От возмущения у меня даже засвербило в носу. Я, видите ли, пекусь, чтобы во время процесса у нее не возникало отрицательных эмоций, чтобы не натереть невзначай эти нежные щечки и еще кой-какие места своей безжалостной наждачкой… а она…
– Половина индивидуальности – это все же половина, – угрюмо отозвался я. – У меня еще остались волосы на груди. Давайте-ка ваше платье, в смысле – плащ, сюда, у меня здесь достаточно тепло.
Она не стала возражать. Внутри у меня все замерло. Я швырнул плащ на кровать, в объятия своему халату: тот уже в нетерпении протягивал рукава. „Давайте-ка ваше платье' – какая божественная мелодия! Теперь бы и саму Момину туда…
Вообще-то, по трезвому размышлению, „куда же подевалась наша щетина' звучало вполне многообещающе. Пожалуй, зря я так. Если уж и щетина „наша', то… И потом, „за вами нужен глаз да глаз'. Да, за мной нужен глаз – не возражаю. И еще какой глаз! Вот, в точности, как у нее. Я сел за стол.
– Вы знаете, когда я читала ваши книги, я подметила одну любопытную особенность. – Она размешивала ложечкой сахар. – Собственно, это и сделало меня сразу же вашей поклонницей. Вы берете какую-нибудь известную, очевидно, понравившуюся, вам вещь, сдираете с нее два-три верхних слоя, словно шкуру с барана, и уже на обнаженную тушу наращиваете что-то свое. По сути, это даже нельзя назвать подражанием, поскольку то, что получается в итоге, казалось бы, с оригиналом не имеет ничего общего. И все же это, по-видимому, подражание. Только на другом, гроссмейстерском уровне.
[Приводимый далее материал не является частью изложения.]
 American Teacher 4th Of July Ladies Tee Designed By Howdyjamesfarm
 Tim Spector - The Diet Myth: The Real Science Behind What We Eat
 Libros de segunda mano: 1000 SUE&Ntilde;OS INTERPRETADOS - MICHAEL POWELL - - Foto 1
От неожиданности я разинул пасть. Шальная пуля, подумалось мне. Не может же она, в самом деле… Да кто она такая? Да это исключено!
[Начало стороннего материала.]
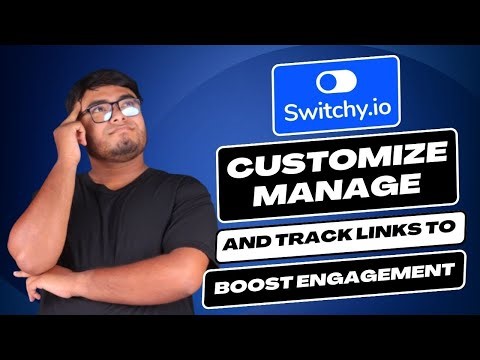 Switchy Review | Customize, Manage, and Track Links to Boost Engagement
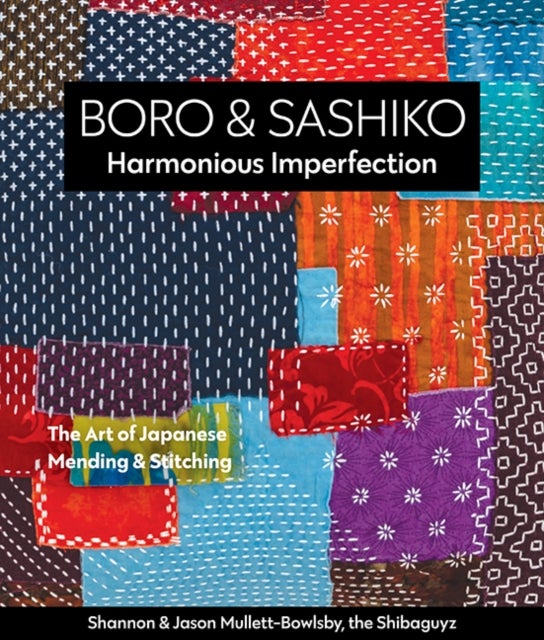 Boro & Sashiko, Harmonious Imperfection - The Art of Japanese Mending & Stitching
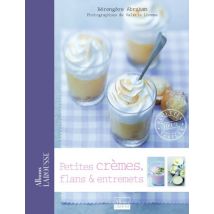Petites crèmes, flans & entremets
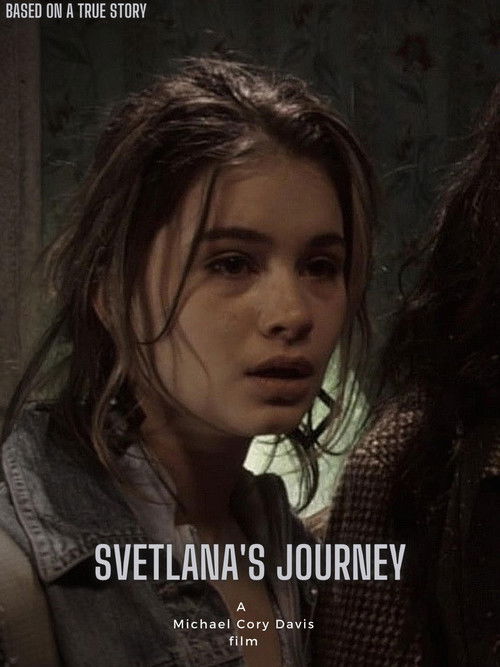 Svetlana's Journey (2004) poster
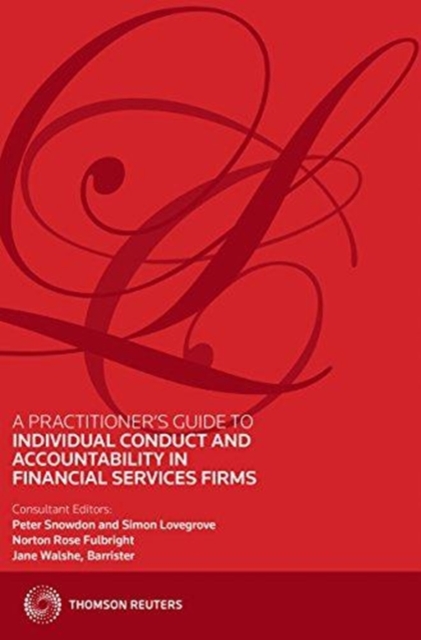Individual Conduct and Accountability : A Practical Guide for Financial Services Firms, Paperback / softback Book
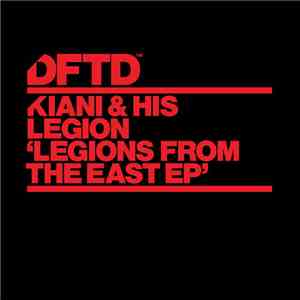 Kiani & His Legion - Legions From The East EP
И тут я услышал свой собственный хохот, от которого у меня же у самого кровь в жилах застыла.
– И что же, по-вашему, я… освежевал, если вы предпочитаете такую терминологию, когда работал над „Мейнстримом'?
– „Зимнюю войну в Тибете' Дюренматта, – ответила она.
Бинго!
Далее лучше было не продолжать. Чтобы лишний раз не получить щелчок по носу. Лучше не продолжать! Не продолжать!!!
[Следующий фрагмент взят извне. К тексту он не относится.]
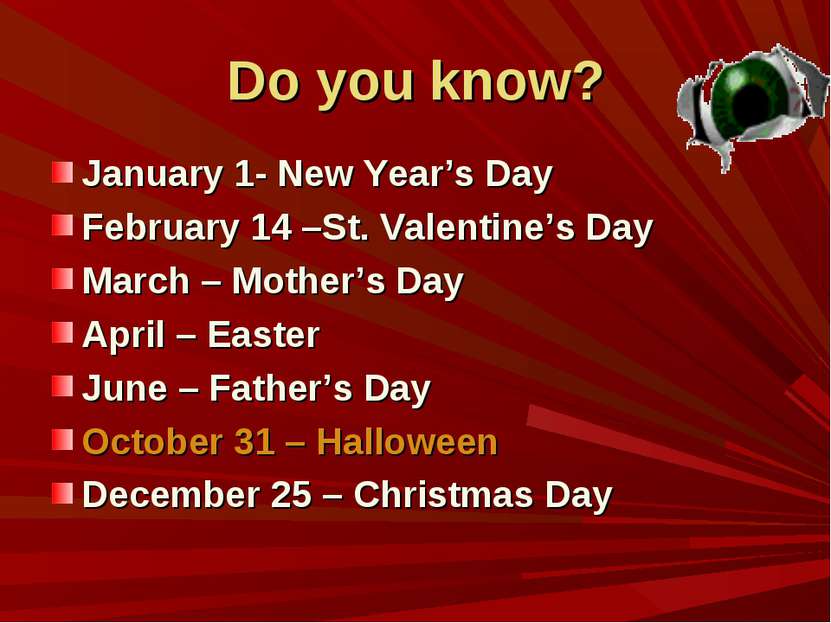 Do you know? January 1- New Year’s Day February 14 –St. Valentine’s Day March...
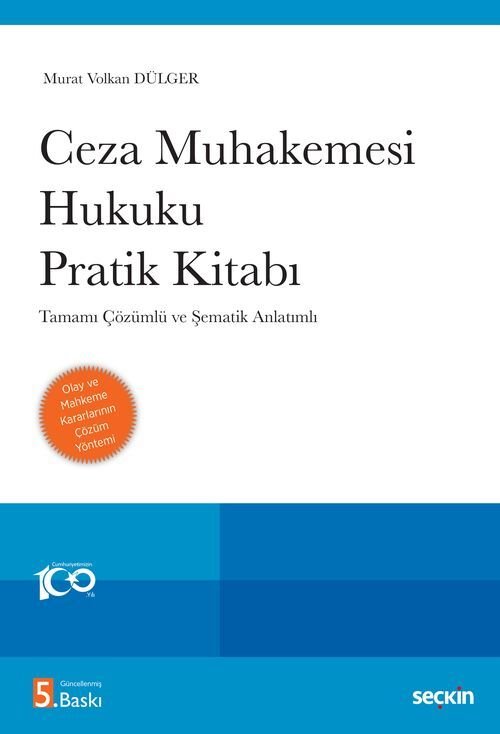 Seçkin Ceza Muhakemesi Hukuku Pratik Kitabı Çözümlü 5. Baskı - Murat Volkan Dülger Seçkin Yayınları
– М-м… А что я… препарировал во время написания „Еще раз „фак'!'?
– Одну из повестей Сэлинджера: „Выше стропила, плотники'.
Бинго!
– Но откуда… Черт побери!
Я вылил на себя горячий чай и вскочил с места. Вновь коридор судорожно засвидетельствовал мне свое почтение. Выхватив из шкафа старые джинсы, я напялил их вместо спортивных штанов. Одновременно ощущая, как распиравшее меня до сей поры либидо превращается в воздушный шар, в который выстрелили из револьвера. П-ш-ш-ш-ш-ш… Влечение к Моминой улетучилось, гавкнулось, обернулось чуть ли не собственной противоположностью. Приступ вожделения оказался столь же недолговечен, сколь и всепоглащающ.
– Во всяком случае с „Разъяренным мелким буржуа' у вас номер не пройдет! – Как будто это еще могло иметь какое-то значение.
Она кивнула.
– С „Разъяренным мелким буржуа' действительно пришлось повозиться. Поначалу я решительно ничего не могла понять, пока случайно не посмотрела „Двойную жизнь Вероники' Кшиштофа Кисьлевского и до меня наконец не дошло, что на сей раз вы изменили литературе с кинематографом.
– Значит вы утверждаете, что „Разъяренного мелкого буржуа' я сростил с „Двойной жизнью Вероники'? – У меня еще оставалась слабая надежда.
– Не совсем так, – сказала она. – Вернее такой ответ, пожалуй, был бы неполным. Потому что кое-каких компонентов все же не доставало. Я пересмотрела весь „Декалог', но не сумела ничего обнаружить. И только когда добралась до сборника „Три цвета'…
– Какой? – прохрипел я. – Какой цвет?